Utility of Guiding Catheter Extensions for Recanalization of Chronic Total Occlusions: A EuroCTO Club Expert Panel Report
- PMID: 37587590
- DOI: 10.1016/j.jcin.2023.05.019
Utility of Guiding Catheter Extensions for Recanalization of Chronic Total Occlusions: A EuroCTO Club Expert Panel Report
Abstract
Guiding catheter extensions (GCEs) have become indispensable tools in the modern approach to percutaneous coronary intervention (PCI). The support offered during complex PCI of uncrossable, or tortuous lesions is particularly valuable in the setting of chronic total occlusions (CTO), both for conventional anterograde wire escalation and for anterograde or retrograde dissection and re-entry techniques. This EuroCTO consensus document describes the use of GCE during CTO recanalization and provides a practical guide to anatomies and techniques in which these devices are applicable. We describe the peculiar features of the most-used device and the practical technique for GCE delivery in standard PCI; further specific indications for antegrade and retrograde CTO PCI are discussed in a specific section. In the antegrade approach, the GCEs may be useful to increase support or facilitate antegrade dissection and re-entry techniques, while in the retrograde approach for reverse controlled antegrade and retrograde tracking, to increase retrograde support for gear delivery, for treatment of CTO in bifurcation and ipsilateral externalization with a single guide catheter. The last section of the paper describes GCE-related complications, challenges, limitations, and future perspectives.
Keywords: CTO; GCE; PCI; chronic total occlusion; guiding catheter extensions; percutaneous coronary intervention.
Copyright © 2023 American College of Cardiology Foundation. Published by Elsevier Inc. All rights reserved.

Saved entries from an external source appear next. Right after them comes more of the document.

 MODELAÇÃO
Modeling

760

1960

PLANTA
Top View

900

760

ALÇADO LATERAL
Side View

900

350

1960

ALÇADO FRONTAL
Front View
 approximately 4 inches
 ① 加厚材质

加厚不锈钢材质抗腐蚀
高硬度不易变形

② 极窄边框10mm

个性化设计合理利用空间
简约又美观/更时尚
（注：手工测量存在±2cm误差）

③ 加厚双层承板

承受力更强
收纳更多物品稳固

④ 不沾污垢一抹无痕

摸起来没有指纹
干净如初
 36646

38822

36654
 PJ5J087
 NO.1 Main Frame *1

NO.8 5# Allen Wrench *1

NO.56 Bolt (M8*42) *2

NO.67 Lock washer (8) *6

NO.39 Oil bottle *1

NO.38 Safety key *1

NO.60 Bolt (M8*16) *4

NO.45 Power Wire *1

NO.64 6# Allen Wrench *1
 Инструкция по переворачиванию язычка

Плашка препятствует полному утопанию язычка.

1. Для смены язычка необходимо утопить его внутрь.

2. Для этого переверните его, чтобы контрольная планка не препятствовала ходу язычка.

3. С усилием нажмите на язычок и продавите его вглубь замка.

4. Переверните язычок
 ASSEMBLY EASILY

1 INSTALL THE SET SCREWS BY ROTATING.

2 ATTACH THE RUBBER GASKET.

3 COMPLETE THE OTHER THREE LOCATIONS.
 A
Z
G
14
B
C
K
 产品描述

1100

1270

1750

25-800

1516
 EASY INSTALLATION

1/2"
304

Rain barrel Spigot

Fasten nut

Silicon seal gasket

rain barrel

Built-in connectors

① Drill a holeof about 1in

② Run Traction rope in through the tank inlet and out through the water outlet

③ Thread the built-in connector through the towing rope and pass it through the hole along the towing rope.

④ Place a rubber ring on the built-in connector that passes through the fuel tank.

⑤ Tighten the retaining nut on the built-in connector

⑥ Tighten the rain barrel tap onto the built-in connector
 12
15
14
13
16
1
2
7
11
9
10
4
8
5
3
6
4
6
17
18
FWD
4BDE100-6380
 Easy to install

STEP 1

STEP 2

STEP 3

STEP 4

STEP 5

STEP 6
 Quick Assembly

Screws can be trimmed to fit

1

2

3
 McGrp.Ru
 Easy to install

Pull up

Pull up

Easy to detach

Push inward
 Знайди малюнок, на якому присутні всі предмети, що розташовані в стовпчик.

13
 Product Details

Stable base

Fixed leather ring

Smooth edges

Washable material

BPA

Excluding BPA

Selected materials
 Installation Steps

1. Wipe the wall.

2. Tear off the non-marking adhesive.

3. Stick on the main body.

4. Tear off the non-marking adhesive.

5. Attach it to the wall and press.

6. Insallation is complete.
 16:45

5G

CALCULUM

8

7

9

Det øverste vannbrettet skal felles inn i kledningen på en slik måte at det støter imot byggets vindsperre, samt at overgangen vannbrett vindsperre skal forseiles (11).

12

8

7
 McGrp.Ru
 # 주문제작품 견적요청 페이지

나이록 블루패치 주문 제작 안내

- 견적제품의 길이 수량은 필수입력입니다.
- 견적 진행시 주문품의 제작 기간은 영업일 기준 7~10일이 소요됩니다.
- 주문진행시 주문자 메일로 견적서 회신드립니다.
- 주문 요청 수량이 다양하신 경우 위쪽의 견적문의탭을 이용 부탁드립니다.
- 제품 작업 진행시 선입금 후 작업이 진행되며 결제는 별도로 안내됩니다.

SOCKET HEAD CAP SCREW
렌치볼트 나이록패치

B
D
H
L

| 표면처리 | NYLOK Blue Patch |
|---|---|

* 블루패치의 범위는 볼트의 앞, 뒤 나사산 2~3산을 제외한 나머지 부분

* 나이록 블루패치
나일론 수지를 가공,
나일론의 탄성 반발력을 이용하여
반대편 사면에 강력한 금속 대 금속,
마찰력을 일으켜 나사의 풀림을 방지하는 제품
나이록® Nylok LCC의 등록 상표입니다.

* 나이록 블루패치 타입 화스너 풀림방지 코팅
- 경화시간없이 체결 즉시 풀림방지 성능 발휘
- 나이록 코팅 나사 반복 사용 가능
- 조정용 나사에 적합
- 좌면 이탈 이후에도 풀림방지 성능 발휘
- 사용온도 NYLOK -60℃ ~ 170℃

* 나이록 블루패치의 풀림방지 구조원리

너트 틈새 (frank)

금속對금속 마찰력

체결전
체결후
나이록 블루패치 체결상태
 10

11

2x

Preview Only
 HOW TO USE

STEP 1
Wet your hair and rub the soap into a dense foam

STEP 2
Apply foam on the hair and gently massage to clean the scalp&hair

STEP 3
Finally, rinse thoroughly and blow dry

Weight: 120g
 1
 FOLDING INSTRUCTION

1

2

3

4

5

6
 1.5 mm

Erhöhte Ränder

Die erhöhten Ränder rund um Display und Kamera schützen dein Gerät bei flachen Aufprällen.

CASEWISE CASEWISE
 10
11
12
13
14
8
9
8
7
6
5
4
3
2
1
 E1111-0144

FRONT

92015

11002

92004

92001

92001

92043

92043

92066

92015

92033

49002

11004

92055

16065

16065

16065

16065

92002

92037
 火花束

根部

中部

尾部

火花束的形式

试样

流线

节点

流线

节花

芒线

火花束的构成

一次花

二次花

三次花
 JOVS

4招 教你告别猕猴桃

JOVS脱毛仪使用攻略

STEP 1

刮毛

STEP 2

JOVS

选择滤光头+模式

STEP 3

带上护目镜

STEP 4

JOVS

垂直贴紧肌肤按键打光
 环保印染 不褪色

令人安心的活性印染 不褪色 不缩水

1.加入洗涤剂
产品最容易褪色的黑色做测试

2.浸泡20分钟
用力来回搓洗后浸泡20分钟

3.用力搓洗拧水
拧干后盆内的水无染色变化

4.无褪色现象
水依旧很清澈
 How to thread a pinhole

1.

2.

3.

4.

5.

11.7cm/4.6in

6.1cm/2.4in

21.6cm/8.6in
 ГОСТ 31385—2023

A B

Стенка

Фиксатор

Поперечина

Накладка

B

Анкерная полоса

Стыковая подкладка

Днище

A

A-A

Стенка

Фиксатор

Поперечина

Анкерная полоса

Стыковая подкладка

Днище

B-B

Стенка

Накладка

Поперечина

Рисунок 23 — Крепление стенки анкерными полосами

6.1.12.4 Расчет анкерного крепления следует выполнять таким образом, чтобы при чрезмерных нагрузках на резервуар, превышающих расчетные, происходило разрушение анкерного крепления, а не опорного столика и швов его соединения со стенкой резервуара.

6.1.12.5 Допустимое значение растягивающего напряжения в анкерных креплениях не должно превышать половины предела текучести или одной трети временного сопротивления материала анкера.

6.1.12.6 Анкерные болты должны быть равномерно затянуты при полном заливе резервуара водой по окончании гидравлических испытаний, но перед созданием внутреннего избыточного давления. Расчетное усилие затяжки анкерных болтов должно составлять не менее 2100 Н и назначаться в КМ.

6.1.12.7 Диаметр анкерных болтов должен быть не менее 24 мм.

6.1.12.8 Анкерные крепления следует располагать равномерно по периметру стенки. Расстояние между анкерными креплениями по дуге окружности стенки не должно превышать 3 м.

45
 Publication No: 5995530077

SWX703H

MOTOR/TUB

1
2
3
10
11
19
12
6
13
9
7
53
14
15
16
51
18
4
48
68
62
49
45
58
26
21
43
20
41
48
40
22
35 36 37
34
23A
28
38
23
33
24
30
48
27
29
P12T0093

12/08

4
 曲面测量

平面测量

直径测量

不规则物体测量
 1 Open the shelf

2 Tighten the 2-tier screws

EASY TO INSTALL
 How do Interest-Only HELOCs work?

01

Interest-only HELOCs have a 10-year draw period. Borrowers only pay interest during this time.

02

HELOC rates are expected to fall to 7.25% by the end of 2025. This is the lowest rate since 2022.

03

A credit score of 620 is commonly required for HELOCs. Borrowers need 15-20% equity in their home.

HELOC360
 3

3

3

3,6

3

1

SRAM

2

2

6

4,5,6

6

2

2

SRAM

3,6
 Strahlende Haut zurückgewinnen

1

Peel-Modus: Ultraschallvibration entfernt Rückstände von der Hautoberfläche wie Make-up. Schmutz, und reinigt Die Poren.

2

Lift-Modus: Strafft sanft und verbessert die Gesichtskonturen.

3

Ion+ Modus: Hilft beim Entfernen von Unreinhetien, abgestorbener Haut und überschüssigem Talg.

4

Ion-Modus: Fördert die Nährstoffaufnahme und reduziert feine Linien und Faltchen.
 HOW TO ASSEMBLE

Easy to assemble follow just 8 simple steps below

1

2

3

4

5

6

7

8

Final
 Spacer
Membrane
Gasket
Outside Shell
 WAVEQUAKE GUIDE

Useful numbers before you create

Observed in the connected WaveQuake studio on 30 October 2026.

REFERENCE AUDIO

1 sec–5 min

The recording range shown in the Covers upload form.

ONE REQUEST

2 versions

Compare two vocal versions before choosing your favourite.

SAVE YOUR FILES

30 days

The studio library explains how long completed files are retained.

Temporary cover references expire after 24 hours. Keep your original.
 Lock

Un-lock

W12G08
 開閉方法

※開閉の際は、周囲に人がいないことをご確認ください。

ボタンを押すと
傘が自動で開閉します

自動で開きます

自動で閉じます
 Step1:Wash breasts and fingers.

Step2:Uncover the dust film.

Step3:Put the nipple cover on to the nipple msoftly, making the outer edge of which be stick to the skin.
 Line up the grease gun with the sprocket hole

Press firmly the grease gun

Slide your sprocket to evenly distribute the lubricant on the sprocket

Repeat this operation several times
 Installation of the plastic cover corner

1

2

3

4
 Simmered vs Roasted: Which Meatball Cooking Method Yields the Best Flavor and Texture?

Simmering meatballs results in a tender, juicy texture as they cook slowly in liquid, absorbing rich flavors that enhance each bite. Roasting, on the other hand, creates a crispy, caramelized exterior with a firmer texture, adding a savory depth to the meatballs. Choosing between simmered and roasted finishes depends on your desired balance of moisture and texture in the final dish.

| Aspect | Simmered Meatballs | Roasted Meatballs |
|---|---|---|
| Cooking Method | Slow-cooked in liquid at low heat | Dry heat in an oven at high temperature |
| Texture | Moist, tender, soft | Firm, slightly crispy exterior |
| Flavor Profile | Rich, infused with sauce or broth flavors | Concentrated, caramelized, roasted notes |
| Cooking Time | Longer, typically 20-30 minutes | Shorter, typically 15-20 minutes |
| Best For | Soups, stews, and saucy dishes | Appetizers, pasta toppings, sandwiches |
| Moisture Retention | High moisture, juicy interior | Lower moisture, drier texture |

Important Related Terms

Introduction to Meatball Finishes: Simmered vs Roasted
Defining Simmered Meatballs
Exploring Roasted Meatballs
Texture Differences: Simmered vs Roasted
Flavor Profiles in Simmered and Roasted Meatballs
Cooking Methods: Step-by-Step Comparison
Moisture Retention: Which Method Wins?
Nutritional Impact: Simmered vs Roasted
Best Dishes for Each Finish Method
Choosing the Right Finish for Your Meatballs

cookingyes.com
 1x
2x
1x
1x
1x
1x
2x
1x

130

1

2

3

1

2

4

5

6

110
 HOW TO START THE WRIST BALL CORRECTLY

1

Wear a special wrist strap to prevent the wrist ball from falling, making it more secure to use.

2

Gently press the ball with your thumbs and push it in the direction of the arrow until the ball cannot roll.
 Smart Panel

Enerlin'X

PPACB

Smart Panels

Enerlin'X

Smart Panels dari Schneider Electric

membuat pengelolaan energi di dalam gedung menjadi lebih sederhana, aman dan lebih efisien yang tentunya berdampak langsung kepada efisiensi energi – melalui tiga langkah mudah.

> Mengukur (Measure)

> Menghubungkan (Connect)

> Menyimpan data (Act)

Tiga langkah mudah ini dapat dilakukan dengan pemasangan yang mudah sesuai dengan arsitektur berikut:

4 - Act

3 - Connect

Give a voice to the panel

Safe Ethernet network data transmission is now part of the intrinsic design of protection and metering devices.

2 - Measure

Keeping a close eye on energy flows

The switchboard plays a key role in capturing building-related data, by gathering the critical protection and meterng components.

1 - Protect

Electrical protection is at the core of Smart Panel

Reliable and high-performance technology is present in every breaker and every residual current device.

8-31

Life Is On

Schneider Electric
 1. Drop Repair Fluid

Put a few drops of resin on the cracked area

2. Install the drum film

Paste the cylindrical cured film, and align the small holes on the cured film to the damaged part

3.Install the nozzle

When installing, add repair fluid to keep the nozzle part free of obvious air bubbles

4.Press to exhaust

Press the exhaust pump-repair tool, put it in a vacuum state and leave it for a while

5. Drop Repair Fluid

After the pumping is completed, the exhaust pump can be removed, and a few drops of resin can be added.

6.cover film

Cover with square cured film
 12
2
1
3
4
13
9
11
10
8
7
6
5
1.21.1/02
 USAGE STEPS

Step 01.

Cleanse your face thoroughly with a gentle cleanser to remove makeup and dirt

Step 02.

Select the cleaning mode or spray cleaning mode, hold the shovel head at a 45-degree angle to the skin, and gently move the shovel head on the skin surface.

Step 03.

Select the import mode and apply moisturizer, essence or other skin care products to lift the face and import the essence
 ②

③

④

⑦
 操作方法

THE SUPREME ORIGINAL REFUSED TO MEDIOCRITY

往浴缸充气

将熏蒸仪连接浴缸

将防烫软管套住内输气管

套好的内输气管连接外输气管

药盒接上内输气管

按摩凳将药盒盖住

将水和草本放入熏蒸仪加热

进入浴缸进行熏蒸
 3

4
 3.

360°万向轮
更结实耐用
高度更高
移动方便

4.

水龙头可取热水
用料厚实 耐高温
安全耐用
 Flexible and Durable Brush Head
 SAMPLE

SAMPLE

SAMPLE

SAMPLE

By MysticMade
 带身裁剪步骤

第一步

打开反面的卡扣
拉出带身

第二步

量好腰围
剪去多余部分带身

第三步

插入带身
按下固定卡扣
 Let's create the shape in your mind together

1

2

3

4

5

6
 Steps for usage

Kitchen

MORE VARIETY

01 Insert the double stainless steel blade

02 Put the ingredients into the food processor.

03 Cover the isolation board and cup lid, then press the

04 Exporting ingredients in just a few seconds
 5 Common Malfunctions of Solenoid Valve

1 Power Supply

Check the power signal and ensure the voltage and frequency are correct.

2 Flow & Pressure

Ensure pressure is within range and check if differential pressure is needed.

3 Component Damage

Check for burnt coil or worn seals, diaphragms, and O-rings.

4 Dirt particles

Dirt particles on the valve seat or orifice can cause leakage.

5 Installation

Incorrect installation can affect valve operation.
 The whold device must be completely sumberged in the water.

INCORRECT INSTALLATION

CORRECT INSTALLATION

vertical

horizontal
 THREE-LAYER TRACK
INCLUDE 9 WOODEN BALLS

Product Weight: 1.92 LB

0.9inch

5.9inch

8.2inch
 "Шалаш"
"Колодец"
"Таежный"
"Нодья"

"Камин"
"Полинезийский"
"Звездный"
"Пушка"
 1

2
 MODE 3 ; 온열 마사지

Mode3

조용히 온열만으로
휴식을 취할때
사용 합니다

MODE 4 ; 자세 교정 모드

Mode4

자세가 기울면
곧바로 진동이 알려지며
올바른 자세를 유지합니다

Conflict of interest statement
Funding Support and Author Disclosures Dr Mashayekhi has received consulting/speaker/proctoring honoraria from Abbott Vascular, Abiomed, Ashai Intecc, AstraZeneca, Biotronik, Boston Scientific, Cardinal Health, Daiichi Sankyo, Medtronic, Shockwave Medical, Teleflex, and Terumo. All other authors have reported that they have no relationships relevant to the contents of this paper to disclose.